[Recorded data]

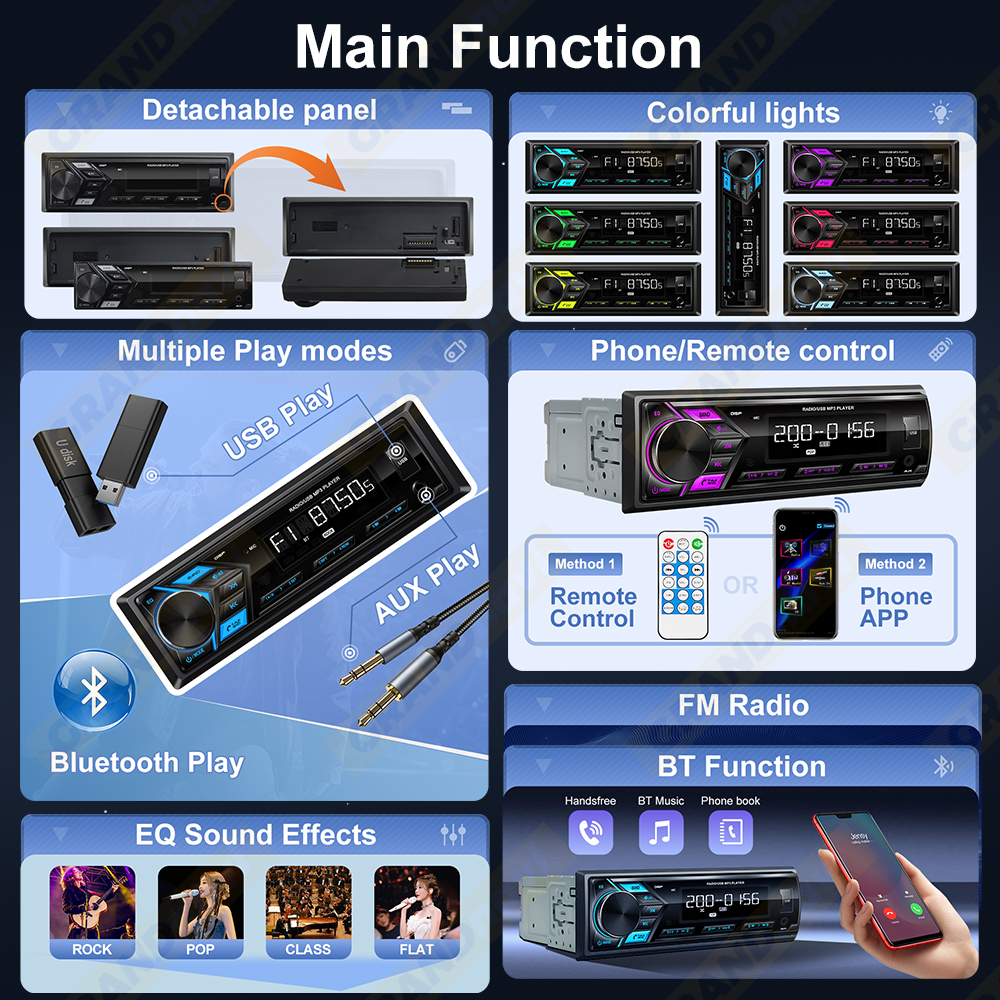 Car Radio 1din MP3 Player Digi - Audio Universal Music 评论和价格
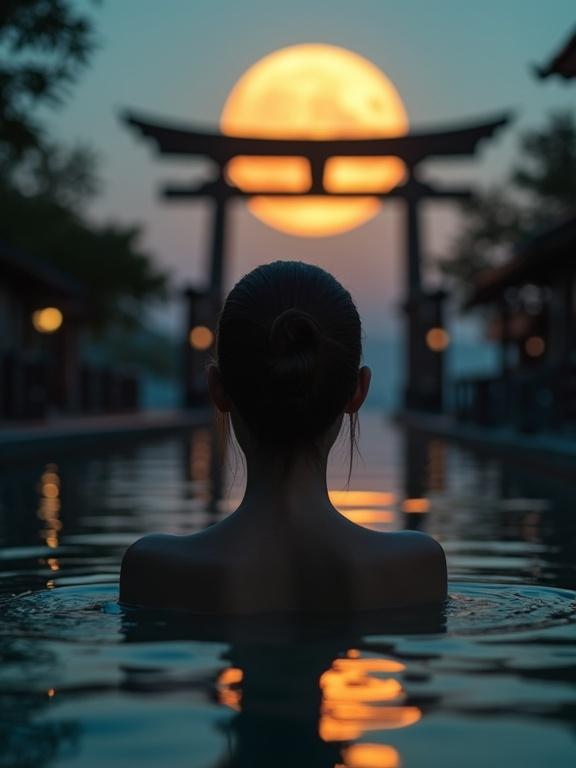 Close-up photo of a serene woman bathing in a tranquil temple pool under a full harvest Moon. A traditional Shinto shrine and Torii gate silhouette in the background. Surrounded by serene natural setting.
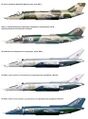 Варианты окраски Як-38, рисунок из монографии В. Б. Абидина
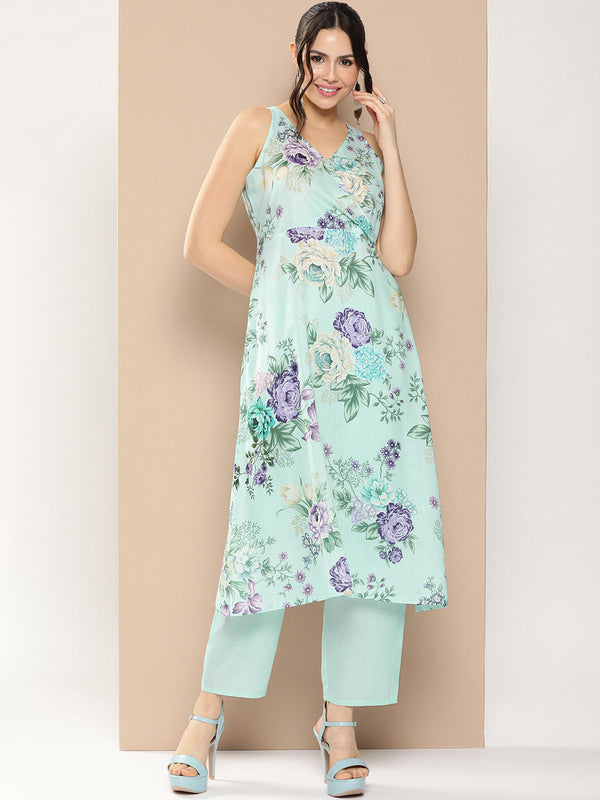 Blue Floral Printed Kurta With Pants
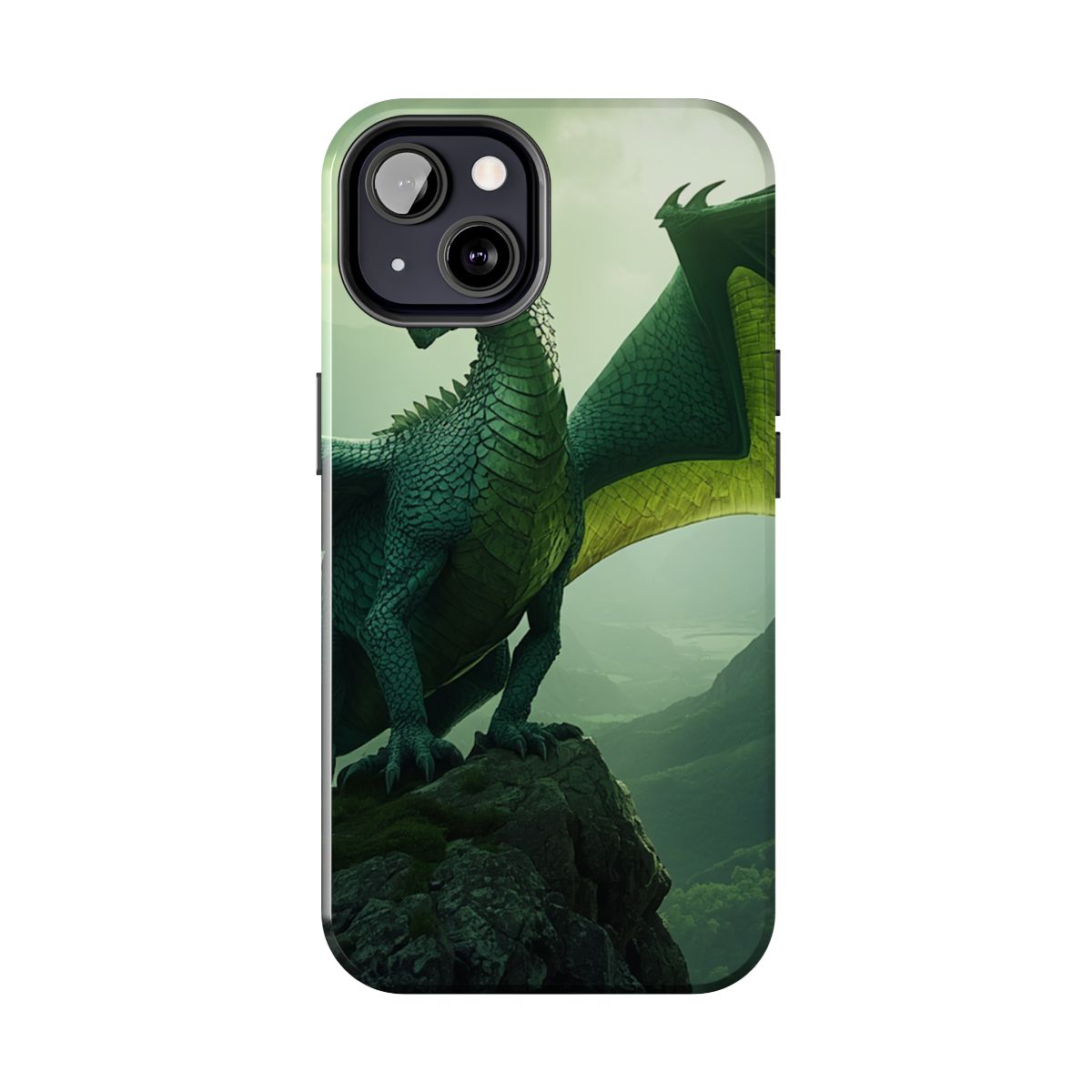 Emerald Wyrm Dragon Tough Phone Case front mockup from The Ember Hoard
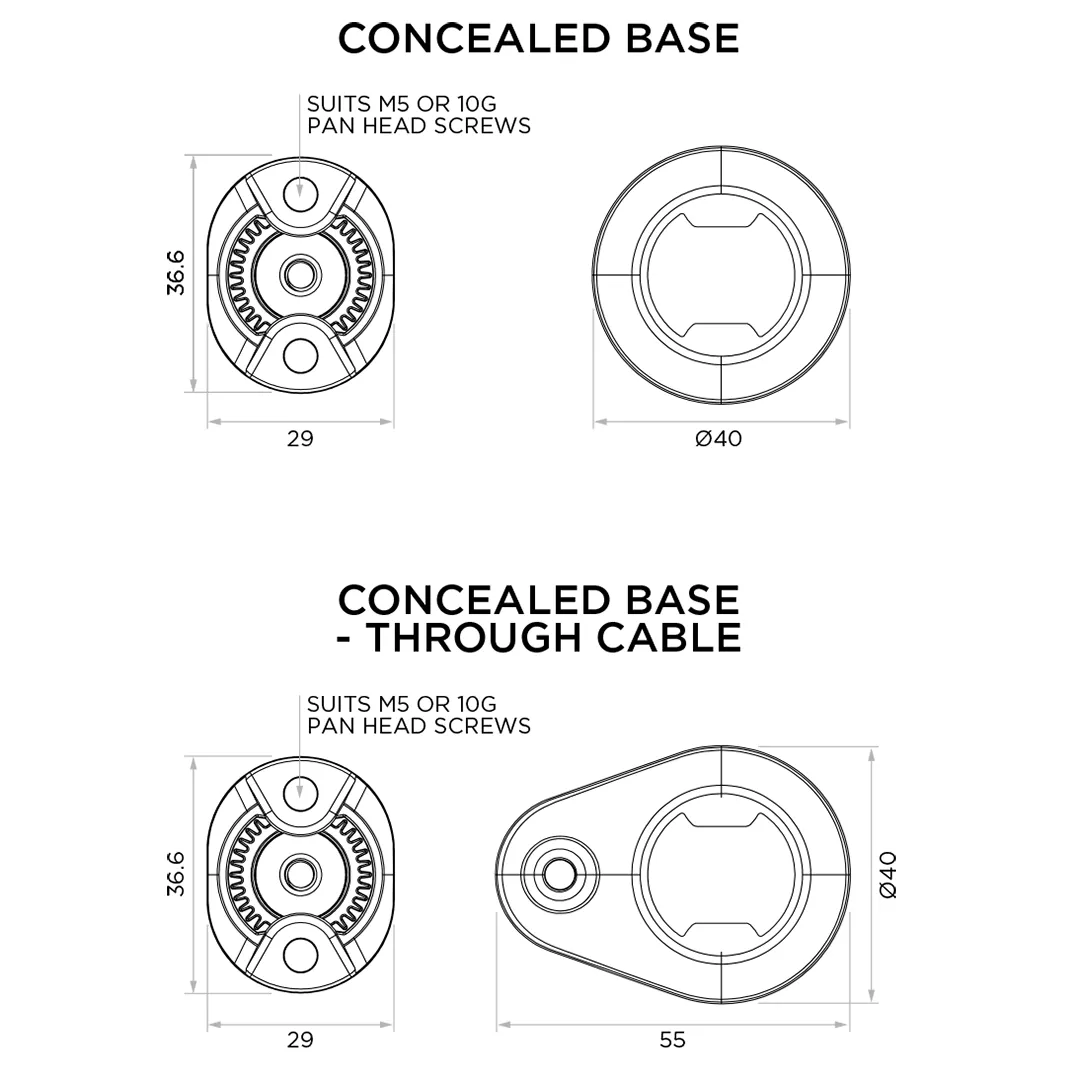 Quad Lock 360 Base -  Concealed Small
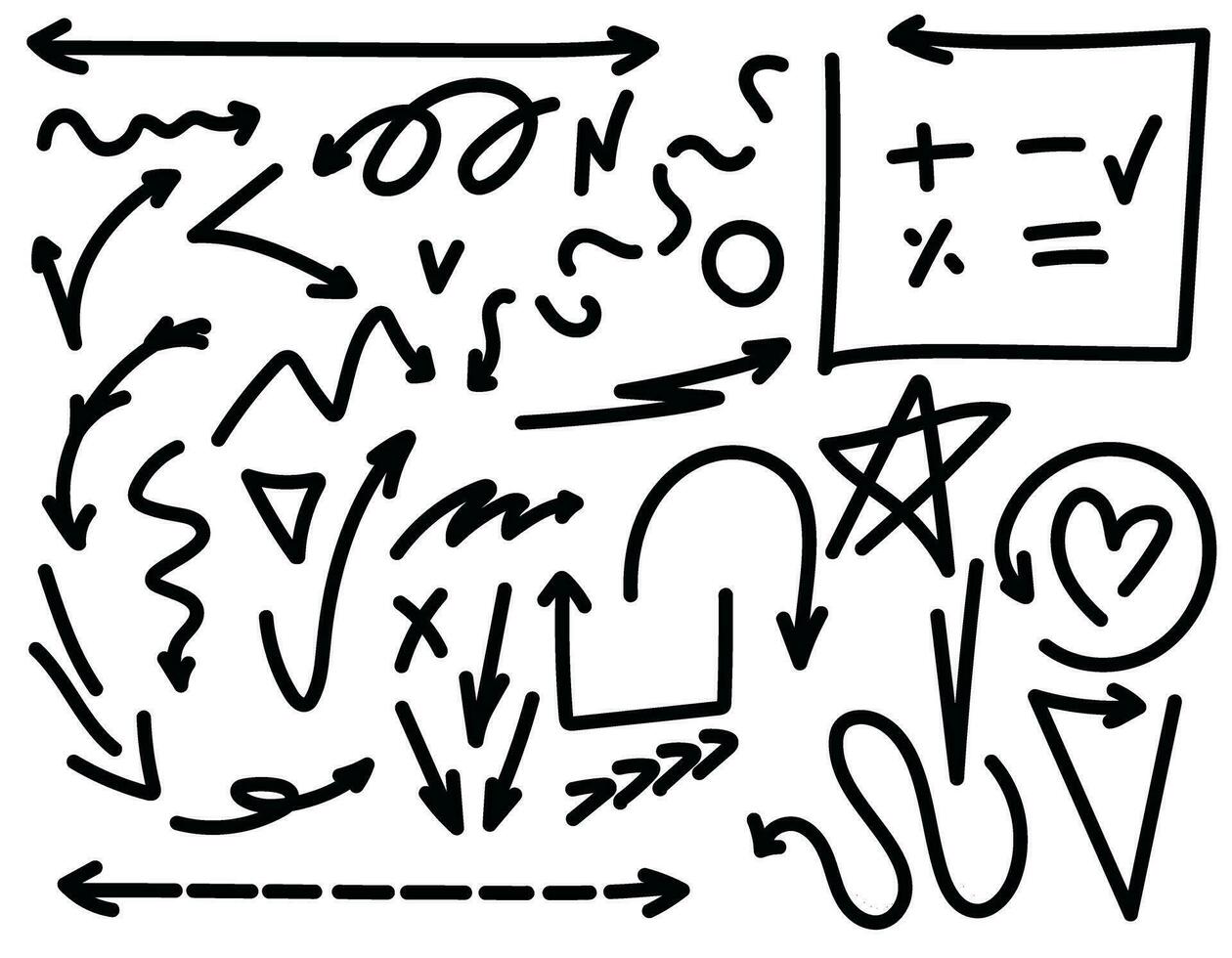 arrows in line style, arrows of different shapes for notepad design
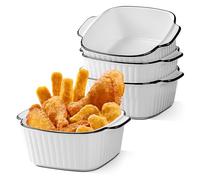 Juego de 4 cazuelas pequeñas de cerámica de alta calidad con asas, horno, microondas y airfryer, perfectas para gratinado, pasta, postres y más pequeñas para 1 persona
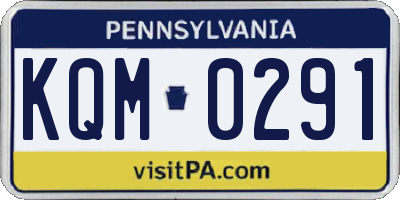 PA license plate KQM0291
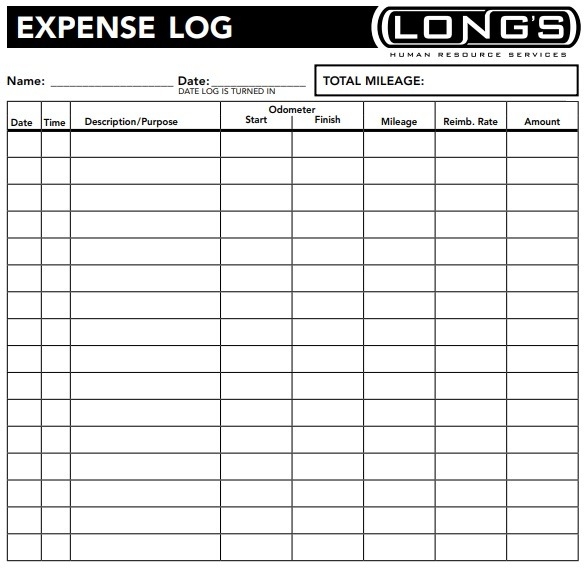 Expense Log Templates 9 Free Printable Word Excel PDF Formats Expense Log Templates 9 Free Printable Word Excel PDF Formats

[/Recorded data]

Word for word, retype the lines from the one that contains "arrows in line" through the final line of the data, both ends included, excluding pictures.

 arrows in line style, arrows of different shapes for notepad design
 Juego de 4 cazuelas pequeñas de cerámica de alta calidad con asas, horno, microondas y airfryer, perfectas para gratinado, pasta, postres y más pequeñas para 1 persona
 PA license plate KQM0291
 Expense Log Templates 9 Free Printable Word Excel PDF Formats Expense Log Templates 9 Free Printable Word Excel PDF Formats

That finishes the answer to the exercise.